The 30,000 lbf thrust-class engine, which would normally be comprised of over 100 parts, is built from only three additively manufactured major components: the injector assembly; the combustion chamber; and a throat and nozzle section. These three major components are welded together to form a single thrust chamber assembly.
“The demonstration of a regeneratively cooled, high-chamber-pressure engine made completely with 3-D printing is another key milestone in Aerojet Rocketdyne’s path to reducing the cost of rocket propulsion systems,” added Littles. “Printing the part is not the hard part, it is printing parts that can provide the performance and reliability that our customers depend on that is the key.”
The Bantam engine was designed, fabricated and tested in just seven months at a fraction of the cost of producing the engine using traditional fabrication methods. Its recurring price would also be a fraction of the cost of today’s products.
“The new generation of product aims to help change the economics of space access that is critical to our warfighter, civil and commercial customers,” said Littles.

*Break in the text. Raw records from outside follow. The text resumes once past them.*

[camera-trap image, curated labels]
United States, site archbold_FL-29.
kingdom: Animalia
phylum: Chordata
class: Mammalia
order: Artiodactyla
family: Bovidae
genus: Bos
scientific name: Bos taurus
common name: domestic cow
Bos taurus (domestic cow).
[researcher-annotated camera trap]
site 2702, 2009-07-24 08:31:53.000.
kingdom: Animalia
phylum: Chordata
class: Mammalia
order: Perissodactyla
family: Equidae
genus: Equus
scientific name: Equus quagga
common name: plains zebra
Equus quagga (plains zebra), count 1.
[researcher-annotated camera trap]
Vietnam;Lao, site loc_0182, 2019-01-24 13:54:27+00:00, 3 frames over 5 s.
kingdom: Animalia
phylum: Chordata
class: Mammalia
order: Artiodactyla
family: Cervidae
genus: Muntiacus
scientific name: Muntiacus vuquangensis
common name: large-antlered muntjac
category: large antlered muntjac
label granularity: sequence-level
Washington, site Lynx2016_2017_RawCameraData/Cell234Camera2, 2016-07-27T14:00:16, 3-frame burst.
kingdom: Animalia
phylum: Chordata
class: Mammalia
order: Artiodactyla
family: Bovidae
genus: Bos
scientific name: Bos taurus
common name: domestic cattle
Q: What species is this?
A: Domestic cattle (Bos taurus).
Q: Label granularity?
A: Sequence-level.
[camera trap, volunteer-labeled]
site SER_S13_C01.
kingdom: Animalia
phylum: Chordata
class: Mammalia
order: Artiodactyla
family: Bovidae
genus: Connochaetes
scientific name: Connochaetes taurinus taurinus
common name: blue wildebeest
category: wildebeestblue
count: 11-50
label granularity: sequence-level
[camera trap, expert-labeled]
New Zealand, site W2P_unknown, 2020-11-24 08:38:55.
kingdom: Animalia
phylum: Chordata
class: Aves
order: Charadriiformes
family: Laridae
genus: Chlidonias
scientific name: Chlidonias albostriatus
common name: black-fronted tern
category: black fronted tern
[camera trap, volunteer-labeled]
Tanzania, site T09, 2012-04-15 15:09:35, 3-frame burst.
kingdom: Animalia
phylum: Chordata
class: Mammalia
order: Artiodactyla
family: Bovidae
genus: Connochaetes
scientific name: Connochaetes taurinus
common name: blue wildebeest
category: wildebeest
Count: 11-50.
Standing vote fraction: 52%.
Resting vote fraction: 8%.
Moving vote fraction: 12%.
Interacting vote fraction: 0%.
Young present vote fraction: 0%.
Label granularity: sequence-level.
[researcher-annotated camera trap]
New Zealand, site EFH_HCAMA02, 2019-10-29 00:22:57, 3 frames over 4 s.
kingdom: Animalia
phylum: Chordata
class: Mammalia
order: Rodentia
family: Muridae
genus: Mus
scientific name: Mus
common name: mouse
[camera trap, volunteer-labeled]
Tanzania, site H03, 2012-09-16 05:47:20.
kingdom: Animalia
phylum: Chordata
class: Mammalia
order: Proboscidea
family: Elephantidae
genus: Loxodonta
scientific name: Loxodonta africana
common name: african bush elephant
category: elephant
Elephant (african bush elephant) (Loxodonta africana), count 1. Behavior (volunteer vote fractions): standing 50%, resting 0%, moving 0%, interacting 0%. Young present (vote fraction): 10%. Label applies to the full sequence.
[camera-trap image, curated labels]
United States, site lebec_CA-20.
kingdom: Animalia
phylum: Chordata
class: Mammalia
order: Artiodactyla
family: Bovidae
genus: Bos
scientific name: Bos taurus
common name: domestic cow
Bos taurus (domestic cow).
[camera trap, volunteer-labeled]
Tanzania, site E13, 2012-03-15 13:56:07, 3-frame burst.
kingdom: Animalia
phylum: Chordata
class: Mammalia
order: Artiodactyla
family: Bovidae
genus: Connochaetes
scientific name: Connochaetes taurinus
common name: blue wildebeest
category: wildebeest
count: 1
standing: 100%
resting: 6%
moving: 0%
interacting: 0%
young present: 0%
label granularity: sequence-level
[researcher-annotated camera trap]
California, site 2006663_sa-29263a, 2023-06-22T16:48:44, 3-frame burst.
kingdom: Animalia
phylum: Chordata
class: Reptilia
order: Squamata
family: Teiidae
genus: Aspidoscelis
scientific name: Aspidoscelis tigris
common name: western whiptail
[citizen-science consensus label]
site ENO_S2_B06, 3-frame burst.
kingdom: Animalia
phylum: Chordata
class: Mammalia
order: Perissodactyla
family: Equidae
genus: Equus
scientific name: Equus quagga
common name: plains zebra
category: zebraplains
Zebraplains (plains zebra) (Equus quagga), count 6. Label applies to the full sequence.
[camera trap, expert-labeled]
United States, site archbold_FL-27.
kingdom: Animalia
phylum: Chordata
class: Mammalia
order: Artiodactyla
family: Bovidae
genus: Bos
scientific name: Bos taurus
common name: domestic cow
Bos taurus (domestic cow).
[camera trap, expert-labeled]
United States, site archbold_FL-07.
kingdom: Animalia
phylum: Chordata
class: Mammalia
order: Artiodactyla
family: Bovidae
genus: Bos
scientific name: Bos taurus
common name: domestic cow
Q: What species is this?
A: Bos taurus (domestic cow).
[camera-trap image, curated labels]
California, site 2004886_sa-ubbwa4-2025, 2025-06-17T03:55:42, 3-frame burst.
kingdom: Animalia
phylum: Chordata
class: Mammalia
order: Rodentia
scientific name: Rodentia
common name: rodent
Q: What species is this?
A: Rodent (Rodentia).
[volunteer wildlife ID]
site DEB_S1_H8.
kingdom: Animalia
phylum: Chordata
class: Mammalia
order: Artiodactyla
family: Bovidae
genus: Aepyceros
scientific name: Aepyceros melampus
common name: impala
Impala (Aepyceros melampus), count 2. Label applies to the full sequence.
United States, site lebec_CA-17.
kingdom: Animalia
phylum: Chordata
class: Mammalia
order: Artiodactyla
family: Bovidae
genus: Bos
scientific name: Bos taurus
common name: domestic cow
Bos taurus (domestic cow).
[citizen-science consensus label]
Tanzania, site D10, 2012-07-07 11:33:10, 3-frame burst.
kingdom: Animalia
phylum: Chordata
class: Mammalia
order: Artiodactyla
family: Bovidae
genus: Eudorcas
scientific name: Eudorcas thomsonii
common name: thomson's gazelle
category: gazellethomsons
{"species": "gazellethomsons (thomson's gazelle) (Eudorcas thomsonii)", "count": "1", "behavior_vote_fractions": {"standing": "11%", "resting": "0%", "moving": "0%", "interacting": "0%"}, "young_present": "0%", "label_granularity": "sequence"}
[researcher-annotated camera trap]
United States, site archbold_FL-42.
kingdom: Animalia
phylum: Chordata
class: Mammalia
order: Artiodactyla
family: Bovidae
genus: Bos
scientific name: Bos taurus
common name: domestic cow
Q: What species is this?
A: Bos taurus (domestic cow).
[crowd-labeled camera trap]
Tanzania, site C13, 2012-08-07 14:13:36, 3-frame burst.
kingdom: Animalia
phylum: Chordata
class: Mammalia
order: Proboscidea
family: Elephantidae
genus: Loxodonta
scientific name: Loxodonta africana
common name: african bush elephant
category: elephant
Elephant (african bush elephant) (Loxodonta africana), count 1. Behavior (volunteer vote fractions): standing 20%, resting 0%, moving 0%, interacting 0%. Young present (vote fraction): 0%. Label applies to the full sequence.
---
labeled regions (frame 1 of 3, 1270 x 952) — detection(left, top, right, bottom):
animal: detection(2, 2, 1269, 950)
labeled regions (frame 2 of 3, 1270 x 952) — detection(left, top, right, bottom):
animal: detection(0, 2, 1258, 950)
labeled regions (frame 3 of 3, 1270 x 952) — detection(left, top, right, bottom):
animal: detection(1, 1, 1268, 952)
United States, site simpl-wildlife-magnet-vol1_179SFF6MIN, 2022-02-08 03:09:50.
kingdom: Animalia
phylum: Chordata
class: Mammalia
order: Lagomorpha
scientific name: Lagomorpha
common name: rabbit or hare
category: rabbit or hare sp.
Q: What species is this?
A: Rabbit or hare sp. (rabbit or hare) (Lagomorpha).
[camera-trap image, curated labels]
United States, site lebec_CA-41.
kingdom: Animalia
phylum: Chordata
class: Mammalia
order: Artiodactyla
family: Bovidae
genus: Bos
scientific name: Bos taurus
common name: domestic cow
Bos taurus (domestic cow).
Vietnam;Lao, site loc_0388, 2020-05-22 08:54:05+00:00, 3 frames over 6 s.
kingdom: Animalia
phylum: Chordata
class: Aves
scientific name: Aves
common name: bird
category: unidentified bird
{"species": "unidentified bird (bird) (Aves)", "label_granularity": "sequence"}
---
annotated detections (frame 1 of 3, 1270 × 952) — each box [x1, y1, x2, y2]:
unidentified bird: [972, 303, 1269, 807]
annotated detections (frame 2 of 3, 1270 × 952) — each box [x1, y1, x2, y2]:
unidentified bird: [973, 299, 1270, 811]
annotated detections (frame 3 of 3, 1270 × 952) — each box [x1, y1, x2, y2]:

“The results of this test program confirm that we are on the right path to take advantage of the advancements we’ve made in 3-D printing technology as a key part of our strategy to deliver more affordable products to our customers while we maintain the reliability they’ve come to expect,” said Aerojet Rocketdyne CEO and President Eileen Drake. “This successful series is another positive step in the validation of our technical approach and provides the foundation for future engine designs that take advantage of 3-D printing technology to enable us to reduce production lead times and make our products more cost-competitive.”